• ACTION ITEM
Report every line of the material that contains the string "United".

*** RECORD SET Section Begins ***

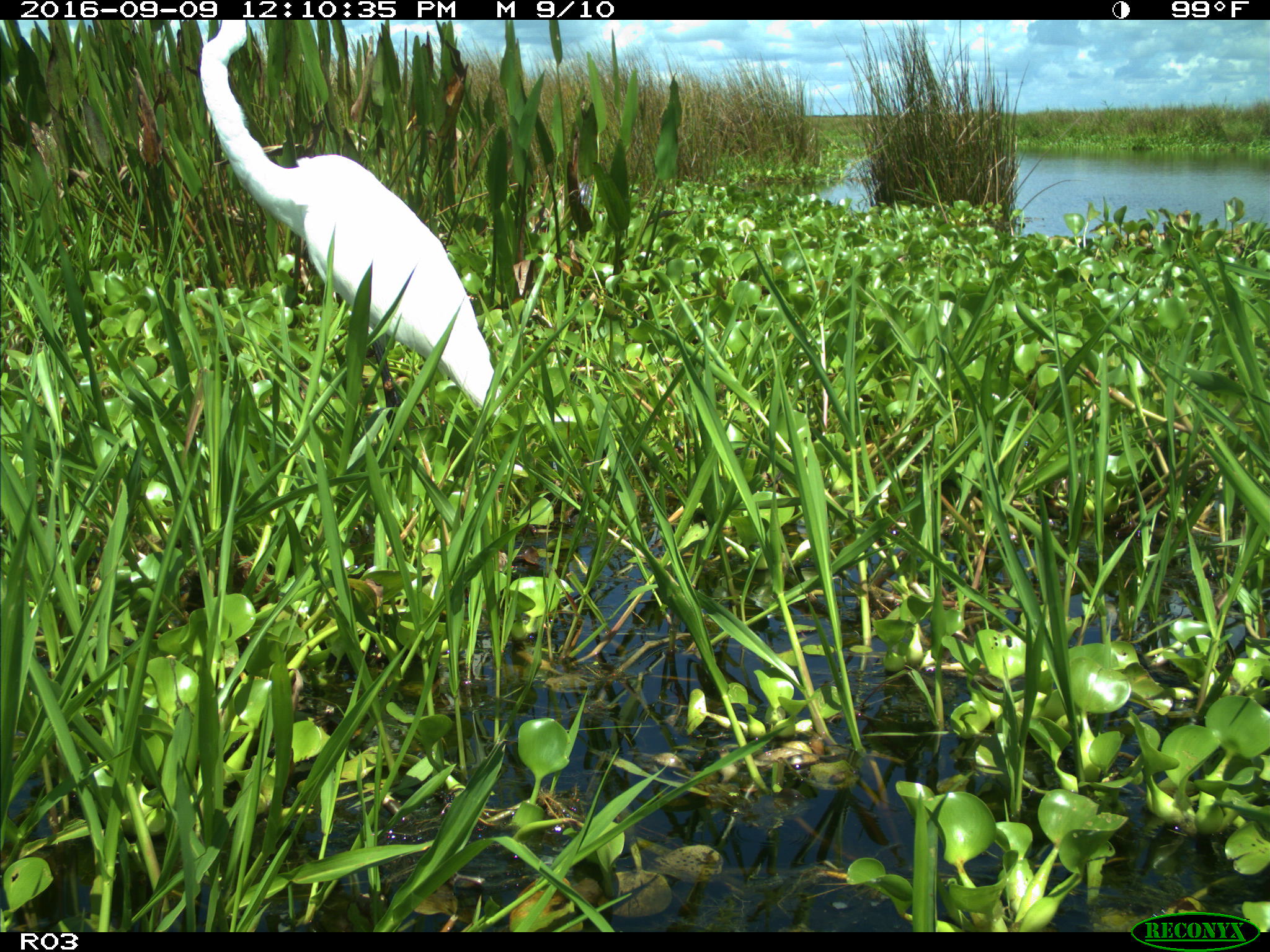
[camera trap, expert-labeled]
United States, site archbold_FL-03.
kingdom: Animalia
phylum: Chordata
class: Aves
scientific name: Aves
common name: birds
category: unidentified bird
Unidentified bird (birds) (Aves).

*** RECORD SET Section Ends ***
*** RECORD SET Section Begins ***

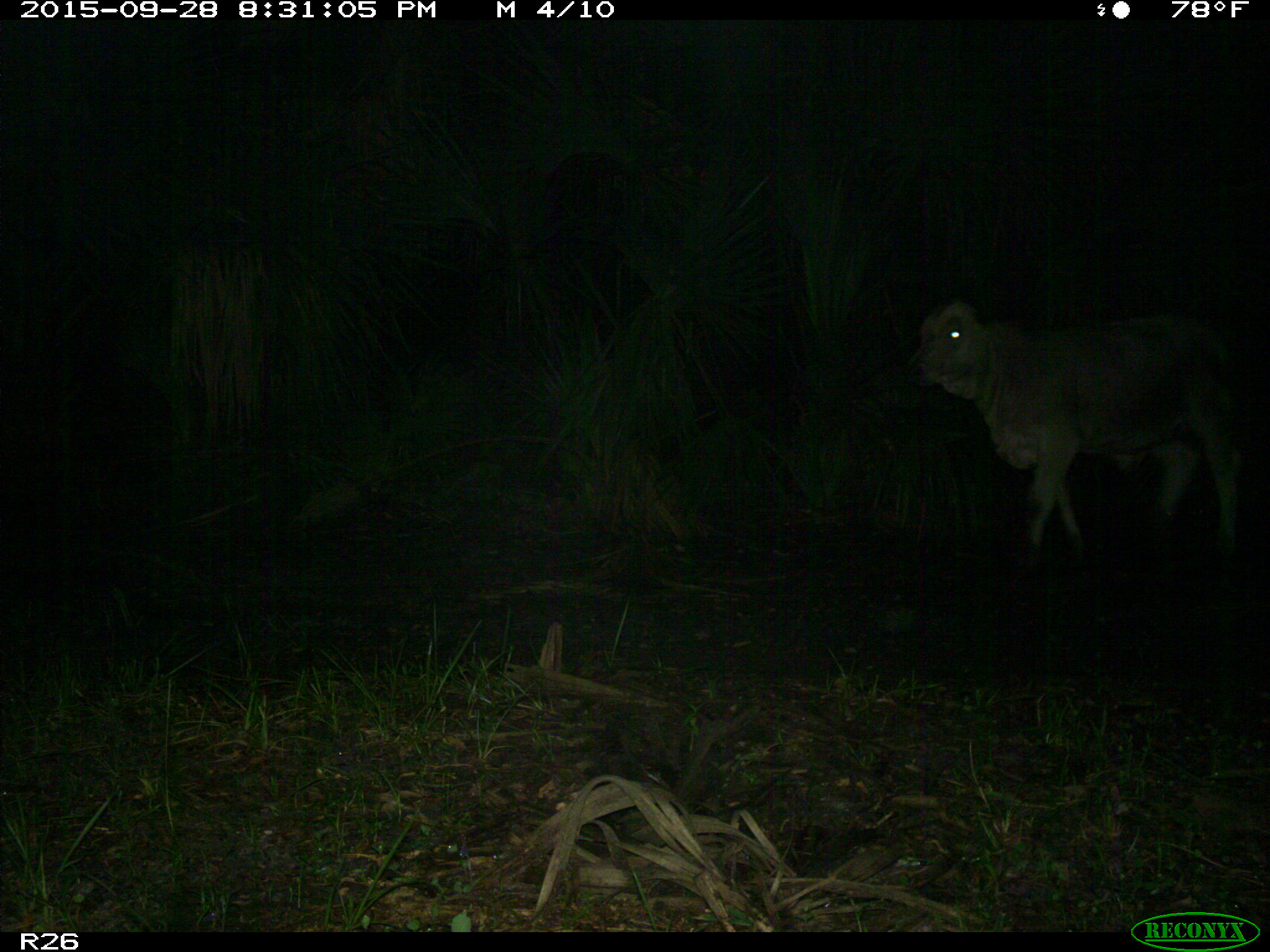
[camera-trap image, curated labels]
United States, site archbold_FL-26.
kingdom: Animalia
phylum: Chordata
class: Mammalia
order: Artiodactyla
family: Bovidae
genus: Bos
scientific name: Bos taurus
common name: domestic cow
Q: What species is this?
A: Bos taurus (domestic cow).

*** RECORD SET Section Ends ***

• RESPONSE TO THIS EXERCISE
United States, site archbold_FL-03.
United States, site archbold_FL-26.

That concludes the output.